== Text ==
◇ ◇ ◇

Stiller, schon seit 2010 im Seriengeschäft („Stiller & Meara“) und derzeit als ausführender Produzent bei der Krimiserie „High Desert“ mit Patricia Arquette tätig, hat mit Kamerafrau Jessica Lee Gagné, mit der er schon bei „Escape at Dannemora“ (2018) zusammenarbeitete, eine umwerfend stylische Kulisse und Optik geschaffen (vor allem für die Lumon-Welt mit ihren elysisch weißen Korridoren, den weißen Büros, den Konferenzräumen, die aussehen als hätten sie Gummiwände). Showrunner und Hauptautor ist Dan Erickson, ein bislang noch unbeschriebenes Blatt, von dem, das sei prophezeit, noch viel zu hören sein wird.

◇ ◇ ◇

== Aufgelistete Daten ==

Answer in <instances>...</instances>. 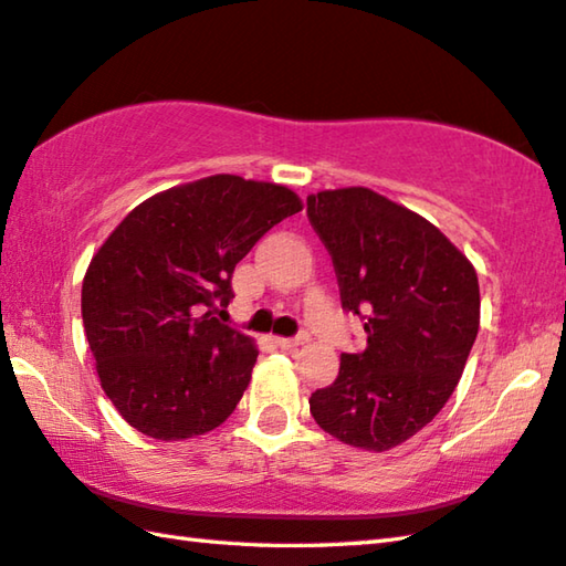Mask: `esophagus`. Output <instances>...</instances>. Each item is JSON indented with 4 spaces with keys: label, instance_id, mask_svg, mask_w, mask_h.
Here are the masks:
<instances>
[{
    "label": "esophagus",
    "instance_id": "34e87169",
    "mask_svg": "<svg viewBox=\"0 0 566 566\" xmlns=\"http://www.w3.org/2000/svg\"><path fill=\"white\" fill-rule=\"evenodd\" d=\"M274 343L280 348H284V350H294V348H298L304 343V338L298 336V338H274Z\"/></svg>",
    "mask_w": 566,
    "mask_h": 566
}]
</instances>
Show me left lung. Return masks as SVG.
Segmentation results:
<instances>
[{
    "label": "left lung",
    "mask_w": 566,
    "mask_h": 566,
    "mask_svg": "<svg viewBox=\"0 0 566 566\" xmlns=\"http://www.w3.org/2000/svg\"><path fill=\"white\" fill-rule=\"evenodd\" d=\"M306 213L334 260L343 308L363 314L368 334L308 407L343 444L395 449L457 390L481 324L479 276L437 226L365 186L312 193Z\"/></svg>",
    "instance_id": "8db88e82"
}]
</instances>
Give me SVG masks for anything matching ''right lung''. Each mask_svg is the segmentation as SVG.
<instances>
[{"mask_svg": "<svg viewBox=\"0 0 566 566\" xmlns=\"http://www.w3.org/2000/svg\"><path fill=\"white\" fill-rule=\"evenodd\" d=\"M302 208L286 186L216 174L154 193L109 232L81 308L99 385L129 427L184 441L232 415L260 350L218 304L254 242Z\"/></svg>", "mask_w": 566, "mask_h": 566, "instance_id": "obj_1", "label": "right lung"}]
</instances>
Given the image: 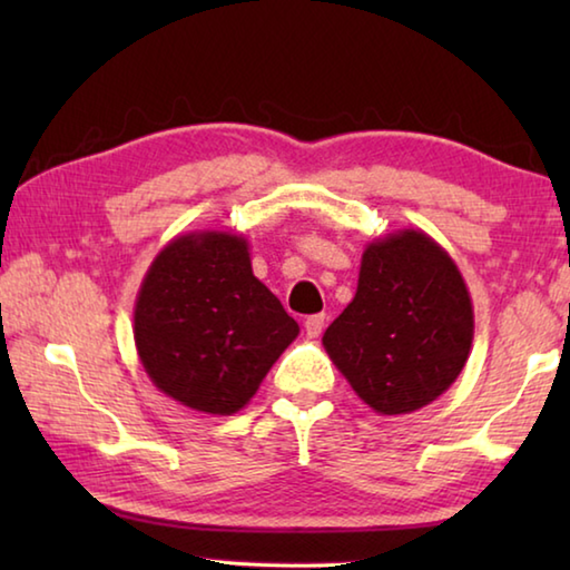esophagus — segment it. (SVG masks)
Listing matches in <instances>:
<instances>
[{"instance_id": "34e87169", "label": "esophagus", "mask_w": 570, "mask_h": 570, "mask_svg": "<svg viewBox=\"0 0 570 570\" xmlns=\"http://www.w3.org/2000/svg\"><path fill=\"white\" fill-rule=\"evenodd\" d=\"M324 324H326V314H314L308 316V320L304 322V330H306V336H312V340H316L324 332Z\"/></svg>"}]
</instances>
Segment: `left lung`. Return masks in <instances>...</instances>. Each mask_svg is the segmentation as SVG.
Wrapping results in <instances>:
<instances>
[{
	"instance_id": "obj_1",
	"label": "left lung",
	"mask_w": 570,
	"mask_h": 570,
	"mask_svg": "<svg viewBox=\"0 0 570 570\" xmlns=\"http://www.w3.org/2000/svg\"><path fill=\"white\" fill-rule=\"evenodd\" d=\"M472 332L458 264L424 230L402 228L364 248L356 294L322 344L364 404L410 414L460 377Z\"/></svg>"
}]
</instances>
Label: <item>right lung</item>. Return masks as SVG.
Returning <instances> with one entry per match:
<instances>
[{
    "mask_svg": "<svg viewBox=\"0 0 570 570\" xmlns=\"http://www.w3.org/2000/svg\"><path fill=\"white\" fill-rule=\"evenodd\" d=\"M142 370L183 407L234 414L298 336V324L254 276L248 240L193 230L160 248L132 308Z\"/></svg>",
    "mask_w": 570,
    "mask_h": 570,
    "instance_id": "1",
    "label": "right lung"
}]
</instances>
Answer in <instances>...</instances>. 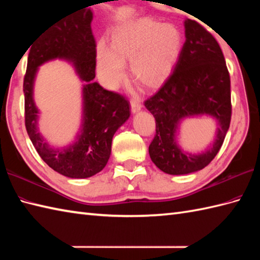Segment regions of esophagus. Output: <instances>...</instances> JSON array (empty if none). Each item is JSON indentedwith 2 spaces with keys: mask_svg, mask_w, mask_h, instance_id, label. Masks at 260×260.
<instances>
[{
  "mask_svg": "<svg viewBox=\"0 0 260 260\" xmlns=\"http://www.w3.org/2000/svg\"><path fill=\"white\" fill-rule=\"evenodd\" d=\"M131 108H132V113H137V112H140V110L142 109V105L137 102V101H135V99H132L131 101Z\"/></svg>",
  "mask_w": 260,
  "mask_h": 260,
  "instance_id": "esophagus-1",
  "label": "esophagus"
}]
</instances>
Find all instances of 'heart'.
I'll list each match as a JSON object with an SVG mask.
<instances>
[{
  "label": "heart",
  "mask_w": 260,
  "mask_h": 260,
  "mask_svg": "<svg viewBox=\"0 0 260 260\" xmlns=\"http://www.w3.org/2000/svg\"><path fill=\"white\" fill-rule=\"evenodd\" d=\"M183 48V35L172 23L143 18L117 25L109 47H96L97 69L103 81L114 86L123 79L124 63L129 61V76L137 86L154 89L169 78Z\"/></svg>",
  "instance_id": "b5f03b06"
}]
</instances>
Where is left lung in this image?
<instances>
[{"label":"left lung","instance_id":"obj_1","mask_svg":"<svg viewBox=\"0 0 260 260\" xmlns=\"http://www.w3.org/2000/svg\"><path fill=\"white\" fill-rule=\"evenodd\" d=\"M185 42L172 75L145 101L156 124V134L148 146L151 159L172 175L200 171L222 146L231 119L230 76L219 43L198 22L184 21ZM207 114L216 119V139L201 153L192 154L177 144L178 127L184 118Z\"/></svg>","mask_w":260,"mask_h":260}]
</instances>
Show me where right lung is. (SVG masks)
<instances>
[{
    "label": "right lung",
    "mask_w": 260,
    "mask_h": 260,
    "mask_svg": "<svg viewBox=\"0 0 260 260\" xmlns=\"http://www.w3.org/2000/svg\"><path fill=\"white\" fill-rule=\"evenodd\" d=\"M92 11L84 9L54 22L32 43L23 81L25 127L40 157L56 172L73 179H86L106 167L113 136L129 118V103L118 93L93 81L96 42L91 32ZM26 49V50H27ZM26 52V51H25ZM54 58L73 63L85 82L83 86V119L73 145L52 148L38 132V110L32 87L38 67Z\"/></svg>",
    "instance_id": "1"
}]
</instances>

◇ ◇ ◇

== Aufgabe ==
Gib aus dem Text den Abschnitt zwischen „Stiller, schon seit“ und „hören sein wird.“ einschließlich wortgetreu wieder. Die Daten sind eigenständiges Material und gehören nicht zum Text.

== Antwort ==
Stiller, schon seit 2010 im Seriengeschäft („Stiller & Meara“) und derzeit als ausführender Produzent bei der Krimiserie „High Desert“ mit Patricia Arquette tätig, hat mit Kamerafrau Jessica Lee Gagné, mit der er schon bei „Escape at Dannemora“ (2018) zusammenarbeitete, eine umwerfend stylische Kulisse und Optik geschaffen (vor allem für die Lumon-Welt mit ihren elysisch weißen Korridoren, den weißen Büros, den Konferenzräumen, die aussehen als hätten sie Gummiwände). Showrunner und Hauptautor ist Dan Erickson, ein bislang noch unbeschriebenes Blatt, von dem, das sei prophezeit, noch viel zu hören sein wird.